• _Exercise aim_
Change every "wooden plank" in the records below to "wooden board" and write the lines out again, leaving everything else untouched.

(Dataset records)
######

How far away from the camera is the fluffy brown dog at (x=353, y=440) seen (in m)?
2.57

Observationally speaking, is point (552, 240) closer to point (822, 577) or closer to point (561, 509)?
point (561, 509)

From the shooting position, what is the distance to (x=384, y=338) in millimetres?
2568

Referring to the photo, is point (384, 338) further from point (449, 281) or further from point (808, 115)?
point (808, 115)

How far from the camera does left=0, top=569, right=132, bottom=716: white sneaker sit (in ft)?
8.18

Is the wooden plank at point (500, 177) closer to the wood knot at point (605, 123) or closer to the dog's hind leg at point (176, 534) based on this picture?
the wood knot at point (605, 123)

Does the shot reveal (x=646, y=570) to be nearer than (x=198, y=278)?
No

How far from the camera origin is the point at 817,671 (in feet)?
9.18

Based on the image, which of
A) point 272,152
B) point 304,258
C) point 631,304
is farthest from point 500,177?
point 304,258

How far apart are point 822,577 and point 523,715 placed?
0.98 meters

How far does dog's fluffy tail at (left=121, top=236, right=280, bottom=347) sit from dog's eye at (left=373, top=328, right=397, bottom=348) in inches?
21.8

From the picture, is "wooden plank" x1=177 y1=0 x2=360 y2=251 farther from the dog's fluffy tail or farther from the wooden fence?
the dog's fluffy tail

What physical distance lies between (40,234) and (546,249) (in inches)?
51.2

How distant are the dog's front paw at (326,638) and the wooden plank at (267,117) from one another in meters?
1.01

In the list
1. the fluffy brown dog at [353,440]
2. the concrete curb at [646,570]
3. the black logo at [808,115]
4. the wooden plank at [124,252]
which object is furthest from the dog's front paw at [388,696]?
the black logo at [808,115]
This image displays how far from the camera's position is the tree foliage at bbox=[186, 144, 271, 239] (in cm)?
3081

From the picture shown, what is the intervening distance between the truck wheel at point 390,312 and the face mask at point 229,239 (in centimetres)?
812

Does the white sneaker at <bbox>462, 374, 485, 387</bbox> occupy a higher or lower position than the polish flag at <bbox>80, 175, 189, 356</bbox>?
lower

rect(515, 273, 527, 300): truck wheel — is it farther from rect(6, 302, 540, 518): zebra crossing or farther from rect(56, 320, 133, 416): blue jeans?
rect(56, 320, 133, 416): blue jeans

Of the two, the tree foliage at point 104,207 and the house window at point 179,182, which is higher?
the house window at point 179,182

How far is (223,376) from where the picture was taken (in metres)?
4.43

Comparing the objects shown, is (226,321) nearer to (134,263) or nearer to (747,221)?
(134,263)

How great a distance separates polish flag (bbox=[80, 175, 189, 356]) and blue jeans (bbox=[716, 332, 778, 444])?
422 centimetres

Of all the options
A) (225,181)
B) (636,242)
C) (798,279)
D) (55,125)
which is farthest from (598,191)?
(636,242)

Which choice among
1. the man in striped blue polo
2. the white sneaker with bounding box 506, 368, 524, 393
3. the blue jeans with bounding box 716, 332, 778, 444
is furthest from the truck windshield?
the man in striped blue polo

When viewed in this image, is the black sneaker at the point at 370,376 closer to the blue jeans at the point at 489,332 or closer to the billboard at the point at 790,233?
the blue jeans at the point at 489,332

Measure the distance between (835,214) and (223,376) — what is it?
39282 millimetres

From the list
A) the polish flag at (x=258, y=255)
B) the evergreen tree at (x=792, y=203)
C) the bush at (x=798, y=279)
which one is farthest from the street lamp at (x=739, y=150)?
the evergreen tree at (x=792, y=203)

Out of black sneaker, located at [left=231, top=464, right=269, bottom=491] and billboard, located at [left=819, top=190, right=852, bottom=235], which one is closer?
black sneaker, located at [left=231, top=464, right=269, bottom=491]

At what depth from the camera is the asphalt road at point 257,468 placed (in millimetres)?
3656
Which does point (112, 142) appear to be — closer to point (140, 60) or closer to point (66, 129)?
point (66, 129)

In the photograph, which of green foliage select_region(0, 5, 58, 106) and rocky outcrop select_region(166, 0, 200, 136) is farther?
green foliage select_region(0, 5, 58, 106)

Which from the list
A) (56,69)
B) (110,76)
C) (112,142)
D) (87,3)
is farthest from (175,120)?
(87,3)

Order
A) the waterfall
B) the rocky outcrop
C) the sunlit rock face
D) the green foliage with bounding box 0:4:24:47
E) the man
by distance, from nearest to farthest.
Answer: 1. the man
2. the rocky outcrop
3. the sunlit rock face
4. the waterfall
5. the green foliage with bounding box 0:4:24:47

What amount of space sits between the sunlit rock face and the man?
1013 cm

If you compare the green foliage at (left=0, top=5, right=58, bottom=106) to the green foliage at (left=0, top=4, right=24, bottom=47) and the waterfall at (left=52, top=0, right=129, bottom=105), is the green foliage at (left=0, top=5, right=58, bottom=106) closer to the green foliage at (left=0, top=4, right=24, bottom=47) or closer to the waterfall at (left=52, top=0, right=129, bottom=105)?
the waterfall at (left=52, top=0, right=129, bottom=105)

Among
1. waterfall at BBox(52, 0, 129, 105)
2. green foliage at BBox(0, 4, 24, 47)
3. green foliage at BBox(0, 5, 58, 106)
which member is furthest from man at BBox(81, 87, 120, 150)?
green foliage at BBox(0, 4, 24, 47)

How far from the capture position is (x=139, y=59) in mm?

######

• _Written solution_
How far away from the camera is the fluffy brown dog at (x=353, y=440) seen (in m)?
2.57

Observationally speaking, is point (552, 240) closer to point (822, 577) or closer to point (561, 509)?
point (561, 509)

From the shooting position, what is the distance to (x=384, y=338) in millimetres?
2568

Referring to the photo, is point (384, 338) further from point (449, 281) or further from point (808, 115)?
point (808, 115)

How far from the camera does left=0, top=569, right=132, bottom=716: white sneaker sit (in ft)?
8.18

Is the wooden board at point (500, 177) closer to the wood knot at point (605, 123) or closer to the dog's hind leg at point (176, 534) based on this picture?
the wood knot at point (605, 123)

Does the shot reveal (x=646, y=570) to be nearer than (x=198, y=278)?
No

How far from the camera origin is the point at 817,671 (in feet)?
9.18

Based on the image, which of
A) point 272,152
B) point 304,258
C) point 631,304
is farthest from point 500,177?
point 304,258

How far apart are point 822,577 and point 523,715 placed?
0.98 meters

How far does dog's fluffy tail at (left=121, top=236, right=280, bottom=347) sit from dog's eye at (left=373, top=328, right=397, bottom=348) in inches?
21.8

From the picture, is "wooden board" x1=177 y1=0 x2=360 y2=251 farther from the dog's fluffy tail or farther from the wooden fence?
the dog's fluffy tail

What physical distance lies between (40,234) and (546,249) (in inches)?
51.2

How distant are the dog's front paw at (326,638) and the wooden board at (267,117) from one another in meters?
1.01

In the list
1. the fluffy brown dog at [353,440]
2. the concrete curb at [646,570]
3. the black logo at [808,115]
4. the wooden board at [124,252]
which object is furthest from the dog's front paw at [388,696]?
the black logo at [808,115]
This image displays how far from the camera's position is the tree foliage at bbox=[186, 144, 271, 239] (in cm)?
3081

From the picture shown, what is the intervening distance between the truck wheel at point 390,312 and the face mask at point 229,239 (in centimetres)?
812

Does the white sneaker at <bbox>462, 374, 485, 387</bbox> occupy a higher or lower position than the polish flag at <bbox>80, 175, 189, 356</bbox>?
lower

rect(515, 273, 527, 300): truck wheel — is it farther from rect(6, 302, 540, 518): zebra crossing or farther from rect(56, 320, 133, 416): blue jeans?
rect(56, 320, 133, 416): blue jeans

Of the two, the tree foliage at point 104,207 and the house window at point 179,182, which is higher?
the house window at point 179,182

How far is (223,376) from where the picture was taken (in metres)?
4.43

Comparing the objects shown, is (226,321) nearer to (134,263) or nearer to (747,221)?
(134,263)

How great a distance separates polish flag (bbox=[80, 175, 189, 356]) and blue jeans (bbox=[716, 332, 778, 444])?
422 centimetres

Of all the options
A) (225,181)
B) (636,242)
C) (798,279)
D) (55,125)
which is farthest from (598,191)?
(636,242)

Which choice among
1. the man in striped blue polo
2. the white sneaker with bounding box 506, 368, 524, 393
3. the blue jeans with bounding box 716, 332, 778, 444
is furthest from the truck windshield?
the man in striped blue polo

When viewed in this image, is the black sneaker at the point at 370,376 closer to the blue jeans at the point at 489,332 or closer to the billboard at the point at 790,233?
the blue jeans at the point at 489,332

Measure the distance between (835,214) and (223,376) — what is it?
39282 millimetres

From the list
A) the polish flag at (x=258, y=255)
B) the evergreen tree at (x=792, y=203)
C) the bush at (x=798, y=279)
which one is farthest from the street lamp at (x=739, y=150)?
the evergreen tree at (x=792, y=203)

Out of black sneaker, located at [left=231, top=464, right=269, bottom=491] and billboard, located at [left=819, top=190, right=852, bottom=235], which one is closer?
black sneaker, located at [left=231, top=464, right=269, bottom=491]

At what depth from the camera is the asphalt road at point 257,468 placed (in millimetres)?
3656
Which does point (112, 142) appear to be — closer to point (140, 60) or closer to point (66, 129)?
point (66, 129)

In the photograph, which of green foliage select_region(0, 5, 58, 106) and rocky outcrop select_region(166, 0, 200, 136) is farther?
green foliage select_region(0, 5, 58, 106)

Which from the list
A) (56,69)
B) (110,76)
C) (112,142)
D) (87,3)
is farthest from (175,120)?
(87,3)

Order
A) the waterfall
B) the rocky outcrop
C) the sunlit rock face
D) the green foliage with bounding box 0:4:24:47
E) the man
by distance, from nearest to farthest.
Answer: 1. the man
2. the rocky outcrop
3. the sunlit rock face
4. the waterfall
5. the green foliage with bounding box 0:4:24:47

What amount of space sits between the sunlit rock face and the man?
1013 cm

If you compare the green foliage at (left=0, top=5, right=58, bottom=106) to the green foliage at (left=0, top=4, right=24, bottom=47) and the waterfall at (left=52, top=0, right=129, bottom=105), is the green foliage at (left=0, top=5, right=58, bottom=106) closer to the green foliage at (left=0, top=4, right=24, bottom=47) or closer to the waterfall at (left=52, top=0, right=129, bottom=105)?
the waterfall at (left=52, top=0, right=129, bottom=105)

Among
1. waterfall at BBox(52, 0, 129, 105)
2. green foliage at BBox(0, 4, 24, 47)
3. green foliage at BBox(0, 5, 58, 106)
which member is furthest from man at BBox(81, 87, 120, 150)?
green foliage at BBox(0, 4, 24, 47)

How far from the capture position is (x=139, y=59) in mm?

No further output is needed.